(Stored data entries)
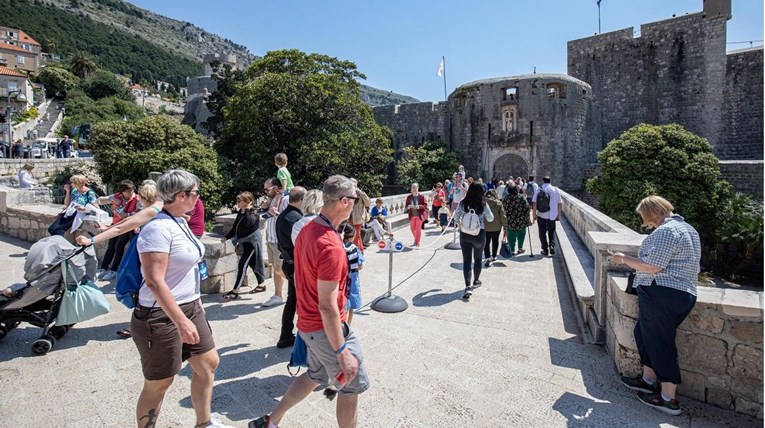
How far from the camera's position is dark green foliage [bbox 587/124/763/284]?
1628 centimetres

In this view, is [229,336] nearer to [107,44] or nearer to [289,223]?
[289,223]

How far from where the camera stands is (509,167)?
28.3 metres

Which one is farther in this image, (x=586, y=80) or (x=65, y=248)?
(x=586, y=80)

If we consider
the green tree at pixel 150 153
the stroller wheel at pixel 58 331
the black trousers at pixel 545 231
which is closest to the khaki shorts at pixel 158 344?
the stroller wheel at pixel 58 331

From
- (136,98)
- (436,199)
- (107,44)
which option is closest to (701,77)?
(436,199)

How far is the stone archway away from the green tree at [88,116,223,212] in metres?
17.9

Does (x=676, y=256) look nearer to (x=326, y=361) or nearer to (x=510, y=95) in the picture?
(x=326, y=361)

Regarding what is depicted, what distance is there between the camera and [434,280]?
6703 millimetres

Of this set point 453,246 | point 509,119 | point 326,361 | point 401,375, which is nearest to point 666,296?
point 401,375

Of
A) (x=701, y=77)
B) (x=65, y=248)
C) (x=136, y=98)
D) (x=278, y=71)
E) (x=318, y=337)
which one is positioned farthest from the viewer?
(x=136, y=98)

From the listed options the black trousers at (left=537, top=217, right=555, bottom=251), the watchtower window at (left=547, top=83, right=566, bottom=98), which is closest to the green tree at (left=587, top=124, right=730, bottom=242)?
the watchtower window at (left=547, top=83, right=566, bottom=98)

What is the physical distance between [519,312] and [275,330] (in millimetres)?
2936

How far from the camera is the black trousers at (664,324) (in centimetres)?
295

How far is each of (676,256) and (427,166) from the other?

▶ _WORK TO DO_: Repeat the listing in full and exactly. Do not include any images.

▶ _TASK SOLUTION_:
How far from the camera's position is dark green foliage [bbox 587/124/763/284]?
1628 centimetres

In this view, is [229,336] nearer to [107,44] or nearer to [289,223]?
[289,223]

How far from where the camera stands is (509,167)?
28.3 metres

Which one is farther in this image, (x=586, y=80) or (x=65, y=248)?
(x=586, y=80)

If we consider
the green tree at pixel 150 153
the stroller wheel at pixel 58 331
the black trousers at pixel 545 231
which is closest to the khaki shorts at pixel 158 344?
the stroller wheel at pixel 58 331

From
- (136,98)
- (436,199)
- (107,44)
which option is closest to (701,77)?
(436,199)

How far is the stone archway away from the green tree at [88,116,223,212] in metres?
17.9

Does (x=676, y=256) look nearer to (x=326, y=361) or nearer to (x=510, y=95) in the picture?
(x=326, y=361)

Regarding what is depicted, what distance is there between the camera and [434,280]?
6703 millimetres

Of this set point 453,246 | point 509,119 | point 326,361 | point 401,375, which is nearest to point 666,296?
point 401,375

Of
A) (x=701, y=77)
B) (x=65, y=248)
C) (x=136, y=98)
D) (x=278, y=71)
E) (x=318, y=337)
which one is positioned farthest from the viewer?
(x=136, y=98)

From the listed options the black trousers at (left=537, top=217, right=555, bottom=251), the watchtower window at (left=547, top=83, right=566, bottom=98), which is closest to the green tree at (left=587, top=124, right=730, bottom=242)?
the watchtower window at (left=547, top=83, right=566, bottom=98)

What is the physical distance between [519,312] and [275,330] (in millimetres)?
2936

How far from the camera is the black trousers at (664,324) (in centimetres)?
295

How far is each of (676,256) and (427,166) from the other?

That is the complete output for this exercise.